12/11/2013 01:47 pm ET Updated Feb 10, 2014

Which Way America: Labor Management Collaboration or a Return to Labor Wars?

A number of state officials and the Justices of the U.S. Supreme Court face a critical choice: Do they endorse a return to the 19th and early 20th Century era of conflict and bloodshed that characterized America's labor history, or endorse a 21st Century labor management system based on innovation, partnership, collaboration, and mutual respect?

At the Tennessee state level, Volkswagen and the United Auto Workers are reportedly close to agreeing on a works council that would give employees a voice in shaping their working conditions and improving Volkswagen's performance. For years, many labor relations scholars, including myself, have argued that works councils -- elected bodies representing all workers in an enterprise -- would be a productive and innovative complement to traditional structures of union-management relations.

Now, we have a golden opportunity to put this idea to a test. Unfortunately, some politicians, such as Tennessee's Senator Bob Corker, National Right-to-Work Foundation supporters and other anti-union consultants, see this as a threat to maintaining the state's reputation as a union-free place for firms to locate.

Two cases now before the Supreme Court pose similar stark choices. One case, UNITE HERE Local 355 vs.
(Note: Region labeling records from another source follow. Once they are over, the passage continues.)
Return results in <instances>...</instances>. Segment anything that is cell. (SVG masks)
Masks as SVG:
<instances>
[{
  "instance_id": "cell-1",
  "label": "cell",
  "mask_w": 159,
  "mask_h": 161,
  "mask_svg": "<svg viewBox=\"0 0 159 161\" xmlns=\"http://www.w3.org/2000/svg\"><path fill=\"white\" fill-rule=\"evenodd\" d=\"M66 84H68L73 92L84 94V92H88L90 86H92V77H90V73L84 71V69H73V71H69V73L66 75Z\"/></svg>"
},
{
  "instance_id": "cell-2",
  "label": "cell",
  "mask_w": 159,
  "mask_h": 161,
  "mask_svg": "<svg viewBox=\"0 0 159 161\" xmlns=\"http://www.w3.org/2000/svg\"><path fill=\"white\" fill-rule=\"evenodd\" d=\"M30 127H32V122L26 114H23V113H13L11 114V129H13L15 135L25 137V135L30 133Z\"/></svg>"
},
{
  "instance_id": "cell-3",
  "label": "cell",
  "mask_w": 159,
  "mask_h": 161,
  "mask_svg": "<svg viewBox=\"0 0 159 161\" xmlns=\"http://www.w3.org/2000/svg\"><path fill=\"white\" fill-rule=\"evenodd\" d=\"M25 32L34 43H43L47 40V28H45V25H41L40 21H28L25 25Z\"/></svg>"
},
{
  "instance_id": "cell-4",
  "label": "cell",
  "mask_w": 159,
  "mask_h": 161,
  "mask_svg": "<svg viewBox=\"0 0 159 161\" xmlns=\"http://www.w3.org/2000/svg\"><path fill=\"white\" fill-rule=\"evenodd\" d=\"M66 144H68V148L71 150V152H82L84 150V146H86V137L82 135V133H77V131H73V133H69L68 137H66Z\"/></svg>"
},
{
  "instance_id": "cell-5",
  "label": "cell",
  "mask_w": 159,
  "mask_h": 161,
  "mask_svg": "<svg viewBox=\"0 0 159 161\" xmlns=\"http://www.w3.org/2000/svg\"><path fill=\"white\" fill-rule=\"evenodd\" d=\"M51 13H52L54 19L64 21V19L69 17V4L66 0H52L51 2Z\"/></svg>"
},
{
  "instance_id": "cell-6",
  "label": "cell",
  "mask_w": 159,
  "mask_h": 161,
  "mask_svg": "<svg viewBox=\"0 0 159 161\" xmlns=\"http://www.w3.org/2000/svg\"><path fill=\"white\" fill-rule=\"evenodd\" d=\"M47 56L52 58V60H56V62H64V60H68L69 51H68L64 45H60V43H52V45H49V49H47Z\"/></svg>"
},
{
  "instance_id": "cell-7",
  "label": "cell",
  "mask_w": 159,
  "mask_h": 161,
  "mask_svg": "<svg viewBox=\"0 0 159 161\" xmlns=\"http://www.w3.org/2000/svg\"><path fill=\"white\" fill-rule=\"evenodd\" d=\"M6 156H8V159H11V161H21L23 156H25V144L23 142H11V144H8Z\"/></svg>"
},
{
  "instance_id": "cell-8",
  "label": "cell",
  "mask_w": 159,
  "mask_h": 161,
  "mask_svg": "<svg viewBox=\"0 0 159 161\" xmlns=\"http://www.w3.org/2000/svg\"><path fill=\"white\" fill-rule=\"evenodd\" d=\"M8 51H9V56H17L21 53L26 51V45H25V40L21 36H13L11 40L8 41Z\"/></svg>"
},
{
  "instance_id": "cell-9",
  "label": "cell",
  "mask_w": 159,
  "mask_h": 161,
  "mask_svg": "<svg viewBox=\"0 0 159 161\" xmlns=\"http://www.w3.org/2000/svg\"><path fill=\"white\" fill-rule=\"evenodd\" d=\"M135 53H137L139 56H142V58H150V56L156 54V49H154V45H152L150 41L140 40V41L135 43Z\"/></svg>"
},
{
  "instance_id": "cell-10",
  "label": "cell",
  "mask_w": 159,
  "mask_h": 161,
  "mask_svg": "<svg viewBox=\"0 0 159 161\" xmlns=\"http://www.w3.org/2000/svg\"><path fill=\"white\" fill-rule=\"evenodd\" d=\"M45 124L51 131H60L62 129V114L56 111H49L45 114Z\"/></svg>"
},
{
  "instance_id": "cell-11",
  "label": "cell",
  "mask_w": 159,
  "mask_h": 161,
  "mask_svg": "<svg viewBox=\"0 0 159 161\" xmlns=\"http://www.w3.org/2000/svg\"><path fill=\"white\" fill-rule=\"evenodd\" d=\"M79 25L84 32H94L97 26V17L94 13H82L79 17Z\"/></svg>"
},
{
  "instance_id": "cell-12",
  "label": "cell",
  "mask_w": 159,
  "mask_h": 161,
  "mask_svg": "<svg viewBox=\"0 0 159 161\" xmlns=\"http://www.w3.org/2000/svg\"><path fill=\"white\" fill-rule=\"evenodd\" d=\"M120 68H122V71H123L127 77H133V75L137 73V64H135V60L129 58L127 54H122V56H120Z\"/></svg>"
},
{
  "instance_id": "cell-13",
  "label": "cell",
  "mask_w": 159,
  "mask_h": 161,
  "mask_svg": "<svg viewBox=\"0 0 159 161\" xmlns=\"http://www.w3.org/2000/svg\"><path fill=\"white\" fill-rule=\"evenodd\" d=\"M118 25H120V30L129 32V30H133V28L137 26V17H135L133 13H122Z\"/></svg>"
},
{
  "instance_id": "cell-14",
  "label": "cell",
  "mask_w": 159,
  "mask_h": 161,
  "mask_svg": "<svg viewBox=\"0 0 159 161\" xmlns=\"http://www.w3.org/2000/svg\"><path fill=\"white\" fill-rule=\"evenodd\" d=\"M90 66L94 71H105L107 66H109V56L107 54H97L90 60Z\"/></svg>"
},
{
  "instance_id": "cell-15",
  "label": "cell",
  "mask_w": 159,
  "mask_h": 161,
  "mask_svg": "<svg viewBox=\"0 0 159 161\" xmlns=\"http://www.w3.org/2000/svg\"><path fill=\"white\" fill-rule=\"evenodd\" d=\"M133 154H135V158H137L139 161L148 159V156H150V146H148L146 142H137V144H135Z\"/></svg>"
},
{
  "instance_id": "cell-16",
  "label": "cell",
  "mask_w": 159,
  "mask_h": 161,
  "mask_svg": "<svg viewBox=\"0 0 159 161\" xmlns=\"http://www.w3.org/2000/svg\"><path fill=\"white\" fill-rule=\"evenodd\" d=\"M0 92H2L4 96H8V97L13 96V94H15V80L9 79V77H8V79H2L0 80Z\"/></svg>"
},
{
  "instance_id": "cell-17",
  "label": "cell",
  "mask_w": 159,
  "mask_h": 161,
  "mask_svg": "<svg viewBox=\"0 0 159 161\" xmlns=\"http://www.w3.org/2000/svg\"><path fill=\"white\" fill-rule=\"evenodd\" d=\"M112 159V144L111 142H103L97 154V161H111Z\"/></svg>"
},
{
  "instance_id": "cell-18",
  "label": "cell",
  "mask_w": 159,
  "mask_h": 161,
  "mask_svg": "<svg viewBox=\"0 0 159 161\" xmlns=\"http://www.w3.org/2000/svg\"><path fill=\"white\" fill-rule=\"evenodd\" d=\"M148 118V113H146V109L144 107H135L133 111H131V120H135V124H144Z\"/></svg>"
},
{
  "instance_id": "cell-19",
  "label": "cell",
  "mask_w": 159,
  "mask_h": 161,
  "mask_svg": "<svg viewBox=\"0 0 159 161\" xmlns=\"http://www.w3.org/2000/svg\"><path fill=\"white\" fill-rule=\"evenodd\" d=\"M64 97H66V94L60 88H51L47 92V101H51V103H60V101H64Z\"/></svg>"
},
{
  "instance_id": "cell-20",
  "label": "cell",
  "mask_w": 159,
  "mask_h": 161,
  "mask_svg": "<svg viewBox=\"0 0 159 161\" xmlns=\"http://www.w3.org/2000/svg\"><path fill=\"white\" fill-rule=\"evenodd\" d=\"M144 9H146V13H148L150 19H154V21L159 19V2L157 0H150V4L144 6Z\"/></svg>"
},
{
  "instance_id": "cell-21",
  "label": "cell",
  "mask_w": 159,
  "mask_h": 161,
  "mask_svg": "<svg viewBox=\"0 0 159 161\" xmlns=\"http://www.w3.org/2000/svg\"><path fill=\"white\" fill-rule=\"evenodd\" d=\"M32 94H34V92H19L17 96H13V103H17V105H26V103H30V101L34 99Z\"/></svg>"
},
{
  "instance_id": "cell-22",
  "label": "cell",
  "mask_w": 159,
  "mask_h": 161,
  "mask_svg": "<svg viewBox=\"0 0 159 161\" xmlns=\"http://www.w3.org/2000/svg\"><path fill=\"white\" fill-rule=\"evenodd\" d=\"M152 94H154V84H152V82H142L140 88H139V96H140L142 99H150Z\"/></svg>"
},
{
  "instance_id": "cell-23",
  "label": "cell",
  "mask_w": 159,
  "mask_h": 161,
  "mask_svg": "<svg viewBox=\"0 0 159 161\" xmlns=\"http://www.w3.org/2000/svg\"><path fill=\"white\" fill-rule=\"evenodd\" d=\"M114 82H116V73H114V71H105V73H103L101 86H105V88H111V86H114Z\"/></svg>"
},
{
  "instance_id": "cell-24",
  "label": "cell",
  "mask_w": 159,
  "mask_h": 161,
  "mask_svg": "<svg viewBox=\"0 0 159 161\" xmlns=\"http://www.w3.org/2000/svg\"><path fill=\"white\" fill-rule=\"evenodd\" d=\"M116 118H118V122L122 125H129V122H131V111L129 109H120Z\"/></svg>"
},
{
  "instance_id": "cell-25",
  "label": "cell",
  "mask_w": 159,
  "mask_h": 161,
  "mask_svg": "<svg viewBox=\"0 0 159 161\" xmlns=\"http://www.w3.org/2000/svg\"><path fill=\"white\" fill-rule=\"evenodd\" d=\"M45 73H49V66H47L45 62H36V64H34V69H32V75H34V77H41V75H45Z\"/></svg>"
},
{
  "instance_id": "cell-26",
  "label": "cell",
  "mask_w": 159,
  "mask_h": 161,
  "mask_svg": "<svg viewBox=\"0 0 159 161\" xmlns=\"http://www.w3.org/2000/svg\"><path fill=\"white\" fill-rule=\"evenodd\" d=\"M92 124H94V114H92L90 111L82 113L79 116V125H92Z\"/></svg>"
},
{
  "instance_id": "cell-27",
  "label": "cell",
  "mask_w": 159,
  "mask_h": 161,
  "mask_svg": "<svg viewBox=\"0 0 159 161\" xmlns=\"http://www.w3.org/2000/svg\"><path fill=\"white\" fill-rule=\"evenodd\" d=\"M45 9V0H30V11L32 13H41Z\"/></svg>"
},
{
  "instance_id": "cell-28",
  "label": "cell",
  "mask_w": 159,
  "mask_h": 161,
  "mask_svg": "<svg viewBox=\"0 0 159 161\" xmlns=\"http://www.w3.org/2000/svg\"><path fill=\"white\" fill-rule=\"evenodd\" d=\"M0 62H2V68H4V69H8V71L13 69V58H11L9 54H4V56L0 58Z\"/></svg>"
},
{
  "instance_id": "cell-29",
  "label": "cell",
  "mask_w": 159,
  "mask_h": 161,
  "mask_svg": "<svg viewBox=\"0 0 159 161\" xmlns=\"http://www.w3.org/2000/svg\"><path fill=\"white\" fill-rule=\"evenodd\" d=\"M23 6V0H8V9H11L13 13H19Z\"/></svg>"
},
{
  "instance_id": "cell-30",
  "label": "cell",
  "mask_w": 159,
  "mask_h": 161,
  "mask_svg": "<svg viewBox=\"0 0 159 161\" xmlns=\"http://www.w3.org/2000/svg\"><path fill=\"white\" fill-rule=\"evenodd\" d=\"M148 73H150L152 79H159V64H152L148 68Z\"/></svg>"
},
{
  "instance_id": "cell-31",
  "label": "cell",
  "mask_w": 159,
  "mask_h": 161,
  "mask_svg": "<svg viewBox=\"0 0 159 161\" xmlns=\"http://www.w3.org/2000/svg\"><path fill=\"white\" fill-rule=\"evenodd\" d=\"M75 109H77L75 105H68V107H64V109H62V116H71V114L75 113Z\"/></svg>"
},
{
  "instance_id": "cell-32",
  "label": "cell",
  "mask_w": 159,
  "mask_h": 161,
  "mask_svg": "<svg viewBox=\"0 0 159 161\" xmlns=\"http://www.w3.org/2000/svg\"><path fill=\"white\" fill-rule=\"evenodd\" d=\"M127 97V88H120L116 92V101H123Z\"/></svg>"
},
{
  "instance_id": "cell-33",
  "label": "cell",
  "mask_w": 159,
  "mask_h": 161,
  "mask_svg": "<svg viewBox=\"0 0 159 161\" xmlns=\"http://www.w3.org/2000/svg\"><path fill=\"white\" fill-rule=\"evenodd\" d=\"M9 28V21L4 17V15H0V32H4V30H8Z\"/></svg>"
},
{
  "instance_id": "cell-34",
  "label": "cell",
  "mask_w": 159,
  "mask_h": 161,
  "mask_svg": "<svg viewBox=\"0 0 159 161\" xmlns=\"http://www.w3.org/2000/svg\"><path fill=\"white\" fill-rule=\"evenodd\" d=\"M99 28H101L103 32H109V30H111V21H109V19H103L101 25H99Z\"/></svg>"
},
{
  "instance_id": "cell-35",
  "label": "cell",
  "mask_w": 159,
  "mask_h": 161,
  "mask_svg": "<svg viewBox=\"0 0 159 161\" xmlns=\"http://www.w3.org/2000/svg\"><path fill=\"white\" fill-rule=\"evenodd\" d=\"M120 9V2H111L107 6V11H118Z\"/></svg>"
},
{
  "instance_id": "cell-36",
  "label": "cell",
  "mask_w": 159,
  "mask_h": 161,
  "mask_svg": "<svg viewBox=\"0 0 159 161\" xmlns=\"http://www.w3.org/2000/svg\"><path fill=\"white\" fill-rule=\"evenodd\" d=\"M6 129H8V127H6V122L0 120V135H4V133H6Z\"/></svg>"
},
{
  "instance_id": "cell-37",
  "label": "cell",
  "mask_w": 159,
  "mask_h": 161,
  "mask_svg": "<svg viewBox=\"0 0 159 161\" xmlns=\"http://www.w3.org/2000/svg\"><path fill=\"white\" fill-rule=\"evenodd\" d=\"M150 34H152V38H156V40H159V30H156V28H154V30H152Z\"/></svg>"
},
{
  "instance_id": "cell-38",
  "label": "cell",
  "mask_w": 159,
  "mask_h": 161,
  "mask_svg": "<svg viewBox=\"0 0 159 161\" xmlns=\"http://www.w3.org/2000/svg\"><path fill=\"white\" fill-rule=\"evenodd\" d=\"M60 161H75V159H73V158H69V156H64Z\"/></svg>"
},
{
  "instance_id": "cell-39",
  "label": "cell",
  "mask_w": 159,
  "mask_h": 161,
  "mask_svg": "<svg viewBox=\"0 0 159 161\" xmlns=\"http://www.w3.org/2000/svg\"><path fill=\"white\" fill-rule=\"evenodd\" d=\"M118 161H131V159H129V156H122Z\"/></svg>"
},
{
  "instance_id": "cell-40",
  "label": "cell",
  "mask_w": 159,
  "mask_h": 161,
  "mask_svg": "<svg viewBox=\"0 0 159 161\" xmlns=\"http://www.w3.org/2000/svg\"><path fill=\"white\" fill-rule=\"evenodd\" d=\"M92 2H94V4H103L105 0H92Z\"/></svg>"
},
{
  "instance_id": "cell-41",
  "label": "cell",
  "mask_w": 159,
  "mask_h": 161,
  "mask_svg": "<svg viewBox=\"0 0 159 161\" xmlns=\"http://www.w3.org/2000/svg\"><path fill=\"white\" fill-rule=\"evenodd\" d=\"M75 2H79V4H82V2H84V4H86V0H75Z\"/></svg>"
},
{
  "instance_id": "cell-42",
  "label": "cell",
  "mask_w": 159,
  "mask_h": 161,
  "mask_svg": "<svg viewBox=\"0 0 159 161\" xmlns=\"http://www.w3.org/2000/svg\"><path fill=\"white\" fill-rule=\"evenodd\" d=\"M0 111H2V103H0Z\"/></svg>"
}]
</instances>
Mulhall, will determine if an employer and union can negotiate a neutrality agreement where the workers decide whether to form a union, free from interference or opposition. Such a radical idea actually became law more than eighty years ago. In 1935, Congress decided that battles over union recognition should be replaced by orderly procedures that allowed workers to make the choice -- not management.

Neutrality agreements have spawned and are integral parts of the most advanced labor management partnerships in the country. A neutrality agreement allowed GM and the UAW to create the Saturn Corporation in Spring Hill, Tenn. in the 1980s. Saturn served as the most innovative labor-management model of its time. Hundreds of organizations visited Saturn to learn from its practices, but GM refused to give Saturn new products, eventually contributing to its demise. Now, GM's Spring Hill facility has reopened -- a result of collective bargaining -- using some of the same ideas that Saturn first developed.

In contrast, large health care insurance provider Kaiser Permanente did learn from Saturn. In 1997, it created a labor-management partnership that has lasted more than 15 years, sustained by a neutrality agreement. The partnership has improved health care quality and patient satisfaction through the work of more than 3,500 front line, problem-solving teams. It has also helped Kaiser lead the nation in electronic medical records technologies and continues to provide industry-leading wages and benefits. This is a win-win-win outcome for consumers, managers, and employees. Would a return to the war over union organizing at Kaiser -- and health care providers following its lead -- be in the national interest?

In another case, Harris v. Quinn, the Supreme Court will decide if home health care workers -- one of the fastest growing, but lowest paid occupations in the country -- can be covered by public sector collective bargaining statutes and negotiate agency fee provisions to cover the costs of representation. This is another area with proven benefits from union coverage that produces wins for workers, patients and families, and state policymakers. Union coverage in states like California have allowed patients and their families to receive better, more stable, and predictable care, while the state improves its laws at lower cost and builds a higher quality labor force for an occupation predicted to grow as our population ages. Not to mention, workers gain a living wage and the time-off promised.

The success of collaborative models in labor management relations is embodied in works councils, neutrality agreements, and access to collective bargaining for home healthcare workers and should lead to a chorus of support from consumers, families, employers, and workers.

We should all speak in one voice to politicians, Supreme Court Justices, and other decision makers to say that we want a 21st Century labor management policy -- not a return to the labor wars of the past. And, we want it to begin with the Volkswagen plant in Chattanooga.